ComfyUI on Blackwell GPUs (RTX 5090 / RTX PRO 6000): why sm_120 fails and the PyTorch Nightly fix that works

If you buy a Blackwell-generation GPU such as an RTX 5090 or RTX PRO 6000 and try to run ComfyUI, you may hit CUDA error: no kernel image is available for execution on the device. The flood of Reddit and GitHub Discussions posts is not caused by broken hardware; the stable PyTorch release just does not yet support Blackwell’s Compute Capability sm_120.

I ran into the same issue with the RTX PRO 6000 in the Qwen-Image-Layered article, where ComfyUI broke during VAE decoding and I switched to diffusers.
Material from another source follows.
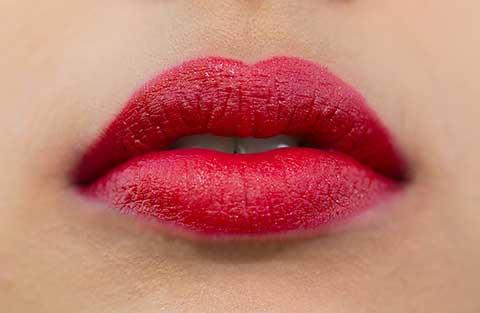 Say hello to Nykaa So Matte! Lipsticks  1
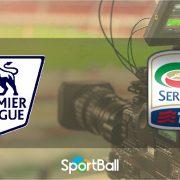 Premier League y Serie A: los partidos que no te puedes perder en Navidad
At the time I chalked it up to “waiting for ComfyUI support,” but the environment actually works if you move to PyTorch Nightly and remove xformers.

Why ComfyUI fails on Blackwell

sm_120 and CUDA build mismatch

CUDA distributes GPU code in two forms: binary cubin objects and assembly-style PTX. A cubin is tied to a specific Compute Capability, so an sm_90 build for Hopper will not run on sm_120 Blackwell hardware. If PTX is included, the driver can JIT-compile it, but the stable PyTorch releases (2.5 to 2.7) still lack the sm_120 PTX path or block it through an architecture check.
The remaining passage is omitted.